Another malicious cryptocurrency-stealing app found on Google Play

• The malware disguised in the form of a cryptocurrency app replaced crypto wallet addresses of users with that of attackers.
• This “clipper” malware manipulates contents in the Android clipboard to inject the attackers’ wallet addresses instead of the users' wallet addresses.

Android app store Google Play was found harboring yet another malicious app in its platform. This app stole cryptocurrency from users who installed it on their devices.

According to IT security company ESET which exposed this app, it primarily targeted users’ cryptocurrency wallet credentials and keys, while it also replaced their wallet addresses with that of the attackers’, whenever copied to the clipboard.

So, when users deposited crypto related funds through this, they were actually being sent to the attackers’ address. In reality, the app is a malware that banks on Android clipboard’s copy-and-paste function. Dubbed as Android/Clipper.C, the malware’s primary aim is to steal user credentials to take over users’ Ethereum wallets.

Impersonating MetaTask

The app portrayed itself as a service known as MetaMask -- which allows running Ethereum decentralized apps(dApps) on browsers.

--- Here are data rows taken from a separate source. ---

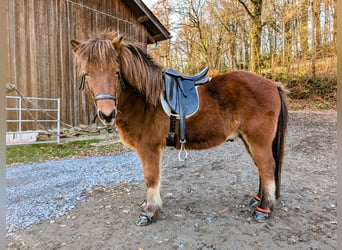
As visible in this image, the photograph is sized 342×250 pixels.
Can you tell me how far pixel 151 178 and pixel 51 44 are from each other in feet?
16.9

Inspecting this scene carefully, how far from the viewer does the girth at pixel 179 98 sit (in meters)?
2.02

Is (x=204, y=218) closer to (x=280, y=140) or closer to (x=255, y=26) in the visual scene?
(x=280, y=140)

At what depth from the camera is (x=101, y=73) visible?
163cm

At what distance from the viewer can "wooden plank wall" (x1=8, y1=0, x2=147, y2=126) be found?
4961 millimetres

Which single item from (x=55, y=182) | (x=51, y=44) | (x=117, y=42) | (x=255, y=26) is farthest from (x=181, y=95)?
(x=255, y=26)

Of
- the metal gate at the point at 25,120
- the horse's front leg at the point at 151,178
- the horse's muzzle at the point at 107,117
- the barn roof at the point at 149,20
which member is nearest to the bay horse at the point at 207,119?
the horse's front leg at the point at 151,178

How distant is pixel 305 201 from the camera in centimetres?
242

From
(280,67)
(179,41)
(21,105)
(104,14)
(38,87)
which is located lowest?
(21,105)

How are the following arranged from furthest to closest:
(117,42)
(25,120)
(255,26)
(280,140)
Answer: (255,26), (25,120), (280,140), (117,42)

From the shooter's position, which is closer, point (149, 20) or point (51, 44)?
point (51, 44)

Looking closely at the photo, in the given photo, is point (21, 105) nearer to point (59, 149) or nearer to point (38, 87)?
point (38, 87)

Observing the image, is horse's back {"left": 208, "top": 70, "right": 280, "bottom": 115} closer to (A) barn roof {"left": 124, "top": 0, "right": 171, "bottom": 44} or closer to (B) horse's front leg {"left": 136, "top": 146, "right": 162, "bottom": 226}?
(B) horse's front leg {"left": 136, "top": 146, "right": 162, "bottom": 226}

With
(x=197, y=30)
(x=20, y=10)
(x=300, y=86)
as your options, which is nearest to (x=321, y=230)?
(x=20, y=10)

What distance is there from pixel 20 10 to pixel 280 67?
30.0ft
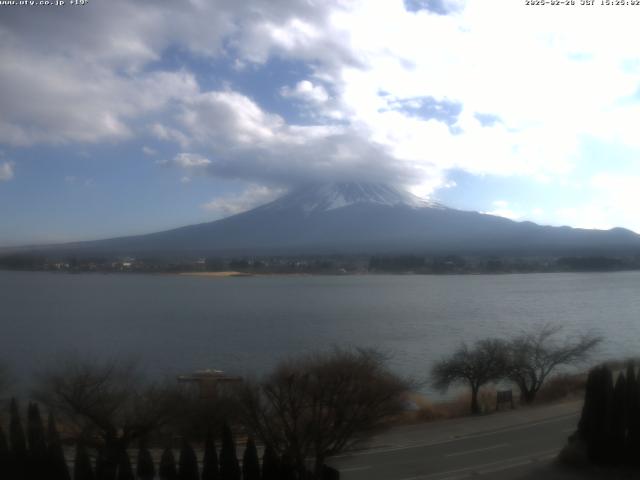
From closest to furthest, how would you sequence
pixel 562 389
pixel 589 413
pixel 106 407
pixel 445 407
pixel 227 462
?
pixel 227 462 < pixel 106 407 < pixel 589 413 < pixel 445 407 < pixel 562 389

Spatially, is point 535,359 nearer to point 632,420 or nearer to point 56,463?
point 632,420

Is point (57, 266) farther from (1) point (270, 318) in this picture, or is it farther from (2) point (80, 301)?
(1) point (270, 318)

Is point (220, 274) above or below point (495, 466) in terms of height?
above

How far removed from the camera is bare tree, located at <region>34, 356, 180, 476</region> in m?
5.26

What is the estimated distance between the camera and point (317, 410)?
17.3 feet

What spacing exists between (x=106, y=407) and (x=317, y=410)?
1747 mm

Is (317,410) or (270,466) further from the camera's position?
(317,410)

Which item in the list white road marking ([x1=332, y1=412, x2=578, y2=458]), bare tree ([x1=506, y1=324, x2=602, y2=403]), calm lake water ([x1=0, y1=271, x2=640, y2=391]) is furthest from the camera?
calm lake water ([x1=0, y1=271, x2=640, y2=391])

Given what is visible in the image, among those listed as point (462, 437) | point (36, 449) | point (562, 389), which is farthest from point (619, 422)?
point (36, 449)

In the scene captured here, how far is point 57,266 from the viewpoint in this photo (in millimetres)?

“This attack targets user who want to use the mobile version of the MetaMask service, which is designed to run Ethereum decentralized apps in a browser, without having to run a full Ethereum node," explained the researchers about the target users.

However, MetaTask does not offer a mobile app currently so the attackers impersonated MetaTask to target its userbase. And this was not the first instance of a malicious app trying to impersonate the legitimate service.

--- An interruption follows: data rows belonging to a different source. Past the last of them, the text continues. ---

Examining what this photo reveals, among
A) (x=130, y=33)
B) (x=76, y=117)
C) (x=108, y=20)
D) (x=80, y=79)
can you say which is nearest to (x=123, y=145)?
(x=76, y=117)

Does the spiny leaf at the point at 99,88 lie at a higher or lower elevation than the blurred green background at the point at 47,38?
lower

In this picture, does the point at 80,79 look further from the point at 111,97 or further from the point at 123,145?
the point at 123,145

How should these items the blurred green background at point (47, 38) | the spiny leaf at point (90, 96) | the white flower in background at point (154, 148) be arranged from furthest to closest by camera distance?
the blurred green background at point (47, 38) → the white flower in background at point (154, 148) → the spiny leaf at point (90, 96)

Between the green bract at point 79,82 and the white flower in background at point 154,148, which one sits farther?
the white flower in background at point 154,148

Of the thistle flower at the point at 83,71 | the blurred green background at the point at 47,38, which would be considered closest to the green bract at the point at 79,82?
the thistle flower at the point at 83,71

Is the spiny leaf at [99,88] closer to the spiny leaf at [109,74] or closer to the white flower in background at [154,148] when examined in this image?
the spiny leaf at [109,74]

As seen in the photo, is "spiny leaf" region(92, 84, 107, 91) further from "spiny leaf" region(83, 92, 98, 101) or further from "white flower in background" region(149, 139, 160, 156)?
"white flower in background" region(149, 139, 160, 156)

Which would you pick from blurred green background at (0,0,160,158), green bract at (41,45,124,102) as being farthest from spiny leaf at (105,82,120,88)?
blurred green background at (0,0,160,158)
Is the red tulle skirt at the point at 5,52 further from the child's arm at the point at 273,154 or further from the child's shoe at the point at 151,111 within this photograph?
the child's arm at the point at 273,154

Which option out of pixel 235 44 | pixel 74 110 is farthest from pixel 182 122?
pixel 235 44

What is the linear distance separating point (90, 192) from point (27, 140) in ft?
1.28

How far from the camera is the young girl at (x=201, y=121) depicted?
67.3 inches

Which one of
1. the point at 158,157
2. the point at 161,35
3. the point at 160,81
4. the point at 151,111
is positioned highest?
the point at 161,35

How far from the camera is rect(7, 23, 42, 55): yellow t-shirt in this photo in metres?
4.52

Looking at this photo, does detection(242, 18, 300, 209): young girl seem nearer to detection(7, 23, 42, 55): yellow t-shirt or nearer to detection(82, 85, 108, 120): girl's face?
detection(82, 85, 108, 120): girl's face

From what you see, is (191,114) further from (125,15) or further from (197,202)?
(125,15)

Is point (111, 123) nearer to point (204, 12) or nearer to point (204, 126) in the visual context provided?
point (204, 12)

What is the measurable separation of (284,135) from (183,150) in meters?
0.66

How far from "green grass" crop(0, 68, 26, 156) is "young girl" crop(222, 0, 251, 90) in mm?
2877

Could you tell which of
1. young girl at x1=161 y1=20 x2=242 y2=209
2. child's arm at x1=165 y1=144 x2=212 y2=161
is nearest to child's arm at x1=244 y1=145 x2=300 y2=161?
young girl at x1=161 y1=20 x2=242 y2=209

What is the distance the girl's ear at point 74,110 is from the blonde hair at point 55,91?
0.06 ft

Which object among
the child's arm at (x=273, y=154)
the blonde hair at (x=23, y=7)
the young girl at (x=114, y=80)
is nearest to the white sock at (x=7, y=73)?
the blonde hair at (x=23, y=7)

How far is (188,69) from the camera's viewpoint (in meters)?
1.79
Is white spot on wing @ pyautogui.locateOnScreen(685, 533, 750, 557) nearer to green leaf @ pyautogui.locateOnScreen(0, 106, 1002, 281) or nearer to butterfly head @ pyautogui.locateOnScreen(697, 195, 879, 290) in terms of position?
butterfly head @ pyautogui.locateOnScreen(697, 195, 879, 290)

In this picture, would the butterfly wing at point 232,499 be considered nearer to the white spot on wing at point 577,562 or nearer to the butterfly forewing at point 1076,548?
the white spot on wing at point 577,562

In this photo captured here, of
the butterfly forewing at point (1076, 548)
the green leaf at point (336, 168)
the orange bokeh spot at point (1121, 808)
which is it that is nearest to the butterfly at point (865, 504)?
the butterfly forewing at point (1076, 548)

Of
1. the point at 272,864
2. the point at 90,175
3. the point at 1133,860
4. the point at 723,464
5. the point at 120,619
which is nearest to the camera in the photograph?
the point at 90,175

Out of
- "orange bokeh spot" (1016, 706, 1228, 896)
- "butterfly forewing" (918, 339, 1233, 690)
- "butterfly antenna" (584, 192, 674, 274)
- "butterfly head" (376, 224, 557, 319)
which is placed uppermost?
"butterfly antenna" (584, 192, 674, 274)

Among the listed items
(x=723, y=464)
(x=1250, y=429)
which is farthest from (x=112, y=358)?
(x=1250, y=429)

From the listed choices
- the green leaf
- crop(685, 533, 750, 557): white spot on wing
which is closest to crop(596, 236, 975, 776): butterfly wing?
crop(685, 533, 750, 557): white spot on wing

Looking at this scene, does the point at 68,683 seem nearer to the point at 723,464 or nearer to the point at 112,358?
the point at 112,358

"...the service currently does not offer a mobile app – only add-ons for desktop browsers such as Chrome and Firefox. Several malicious apps have been caught previously on Google Play impersonating MetaMask. However, they merely phished for sensitive information with the goal of accessing the victims’ cryptocurrency funds,” stated the ESET researchers in their blog.

After ESET informed Google of the malicious application, the tech giant removed the app from Google Play. Lately, clipper malware has become the go-to method for cybercriminals to effortlessly steal cryptocurrencies from users.